From: Paul A. Clayton on
Ken Hagan wrote:
> I'd be disappointed to lose the benefits of position-independent code
> just because some folks abuse strcpy().

What are the advantages of PIC, especially in embedded systems?
What are considered acceptable methods for supporting PIC?

(E.g., I was thinking of having PC-relative jumps/branches be
encoded with all but the sign bit as result bits. [The sign bit and
the MSb of the jump 'offset' {i.e. the last fully summed bit of the
result}
and the corresponding bit of the starting PC--these would be used to
determine if there was a carry or a borrow.] This has the advantage
that the LSbs of the inset can be sent to the ICache without need for
an intermediate addition [trivial power conservation and slight
reduction
in branch target latency]. Aside from making PIC somewhat more
complex [even more than MIPS], this has the disadvantage of slightly
reducing the range of jumps. It has the advantage over MIPS'
method of JMP and JAL [but not conditional branches] of being able
to cross segments [MIPS jumps cannot cross 256MiB 'segment'
boundaries].)


Paul A. Clayton

From: Ken Hagan on
Paul A. Clayton wrote:
> Ken Hagan wrote:
>> I'd be disappointed to lose the benefits of position-independent code
>> just because some folks abuse strcpy().
>
> What are the advantages of PIC, especially in embedded systems?

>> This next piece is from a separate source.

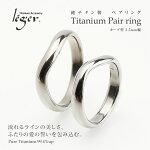 純チタン製ペアリングカーブ型3.5mm幅(マリッジリング/結婚指輪)U02pair【いい夫婦の日】0601楽天カード分割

Well I was thinking of the avoidance of zillions of fix-ups whenever
shared libraries are loaded into an address space, and the consequent
reduction in paging, but actually I can't build a very convincing
argument for the platform I was thinking about, which was Win32 rather
than an embedded system.

On Win32, the standard executable format is non-PIC (*2) and so each
DLL has a preferred base address. Since nobody (*1) bothers to specify
a non-default preference when linking their DLLs, it is vanishingly
unlikely that a DLL will be loaded at its preferred address. Therefore,
every DLL gets relocated to a different place in each process.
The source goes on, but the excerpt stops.